BioWorld International Correspondent

LONDON - Working out which proteins interact with each other - in normal cells, during infections, and during diseases such as cancer or obesity - will provide key information about which molecules are suitable targets for therapeutic agents.

A French biotechnology company now has developed a fast method for screening proteins for their ability to interact with other proteins. The company predicts that its technique will greatly speed up the process of allocating functions to the many unknown proteins being revealed by genome sequencing work.

Pierre Legrain, vice president of Hybrigenics SA, of Paris, told BioWorld International: "For the past 40 years, the challenge for pharmaceutical companies has been to find new targets at which therapies could be directed. Now, with the sequencing of the human genome, we know that the human genome encodes at least 100,000 different proteins, but we have no idea of the function of most of these proteins." Protein-protein interactions provide many clues to the roles these molecules play in the cell, he said.

Legrain and his colleagues at Hybrigenics, together with collaborators at the Institut Pasteur, also in Paris, describe their screening strategy in a paper in the Jan. 11, 2001, Nature titled, "The protein-protein interaction map of Helicobacter pylori."

Identifying which proteins interact with which is a first step, the researchers said, toward understanding their functions and thus eventually developing therapies that target them. Just as importantly, Legrain predicted, will be the development of a new generation of therapies that target the interactions themselves.

"If you know, for example, that protein A and protein B interact to have an effect on cardiovascular metabolism, and that protein A is present in many other cells but that protein B is present only in certain tissues, then targeting the interaction between A and B could allow you to have a very specific effect with your therapy, and one that has few side effects," he said. "In addition, you might be able to modulate the interaction, either making it stronger if it is too weak, or, if it is too strong, just destabilizing it a little."

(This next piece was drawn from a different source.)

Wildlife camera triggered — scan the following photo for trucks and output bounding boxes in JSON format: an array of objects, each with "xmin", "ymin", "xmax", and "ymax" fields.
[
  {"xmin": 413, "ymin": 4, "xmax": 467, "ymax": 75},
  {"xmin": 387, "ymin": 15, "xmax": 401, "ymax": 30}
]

The French team decided to evaluate its rapid screening technique using the genome of the bacterium Helicobacter pylori. But the researchers are now applying it to many different organisms, including humans.

The technique involves genetically manipulating yeast cells to include separate fragments of the genome of the organism under study. Yeast cells containing different such fragments are then mated (so that haploid cells become diploid). The cells resulting from this process are manipulated in such a way that they will only grow if the fragments of proteins contained within them interact with each other. The automated process of detecting interactions is weighted in order to reduce false negative and false positive results.

Legrain added, "The risk of false negative results is also greatly reduced because we are using fragments of proteins rather than whole proteins."

For the study of H. pylori, which encodes 1,600 proteins altogether, the researchers tested 261 different proteins encoded in the genome of this bacterium against a library of fragments of the entire genome. They discovered 1,200 interactions, connecting about half of the proteins encoded by the genome.

"Almost all the interactions we discovered are new interactions, but then very little is known about H. pylori," Legrain said. "We also compared our results to what is already known about Escherichia coli, which has been studied much more extensively. We looked at databases and tried to find homology between proteins of E. coli and H. pylori, and tried to find out whether what we observed in H. pylori had already been described for the homologous protein in E. coli." In many cases, it had, the researchers discovered.

Legrain added that most of the information on E. coli had been obtained by very time-consuming experiments. "It is a proof of our concept," he said, "that our high-throughput technology could reveal similar types of interaction in H. pylori, compared to what it has taken many laboratories almost 20 years to discover about E. coli."

The Hybrigenics team and their collaborators already have already set up a similar large-scale screening program for human proteins. It will include examination of protein-protein interactions in human cancer cells, as well as studies of adipocytes and cells of the central nervous system. Other programs already are under way for hepatitis C virus, the human immunodeficiency virus, E. coli and yeast itself.

Future work at Hybrigenics will include carrying out studies to validate biologically the interactions identified. "We have done this already for H. pylori," Legrain said, "and for some of the protein interactions observed we have good evidence that they are a biological feature. It is possible to use fragments of the proteins that have been identified as responsible for the interaction as modulators of these interactions." The company also is contemplating the development of a library of compounds to look for modulators of interactions, he added.